#### Selected extract:
——

How can a device emulate the sense of touch? Let us consider one of the devices from SensAble Technologies. The 3 DOF (degrees-of-freedom) PHANToM is a small robot arm with three revolute joints, each connected to a computer-controlled electric DC motor. The tip of the device is attached to a stylus that is held by the user. By sending appropriate voltages to the motors, it is possible to exert up to 1.5 pounds of force at the tip of the stylus, in any direction.

——

#### Excerpted records:
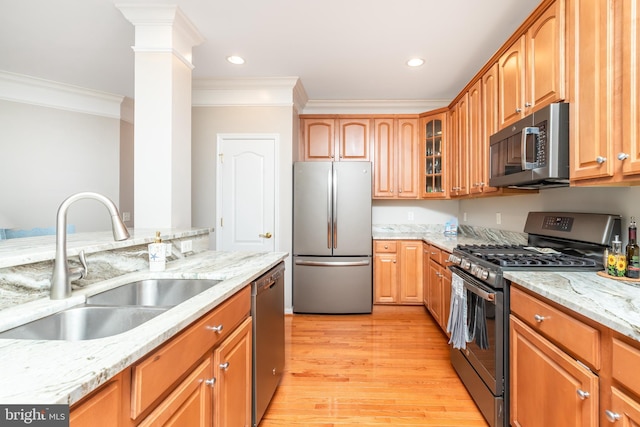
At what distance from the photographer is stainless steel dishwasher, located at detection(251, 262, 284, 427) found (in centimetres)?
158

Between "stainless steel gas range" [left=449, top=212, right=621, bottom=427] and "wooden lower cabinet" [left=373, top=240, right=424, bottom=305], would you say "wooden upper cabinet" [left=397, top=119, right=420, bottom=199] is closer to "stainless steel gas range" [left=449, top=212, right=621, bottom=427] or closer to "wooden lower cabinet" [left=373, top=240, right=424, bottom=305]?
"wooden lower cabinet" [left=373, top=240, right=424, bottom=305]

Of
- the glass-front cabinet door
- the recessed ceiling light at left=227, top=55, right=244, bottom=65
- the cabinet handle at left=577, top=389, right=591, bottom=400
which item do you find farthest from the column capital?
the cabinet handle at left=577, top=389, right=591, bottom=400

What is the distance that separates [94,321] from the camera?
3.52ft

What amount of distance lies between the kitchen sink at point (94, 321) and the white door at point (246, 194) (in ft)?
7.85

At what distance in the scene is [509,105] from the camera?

——

#### Direction:
Reproduce the passage above about the PHANToM touch-emulating device word for word, in full.

#### Task result:
How can a device emulate the sense of touch? Let us consider one of the devices from SensAble Technologies. The 3 DOF (degrees-of-freedom) PHANToM is a small robot arm with three revolute joints, each connected to a computer-controlled electric DC motor. The tip of the device is attached to a stylus that is held by the user. By sending appropriate voltages to the motors, it is possible to exert up to 1.5 pounds of force at the tip of the stylus, in any direction.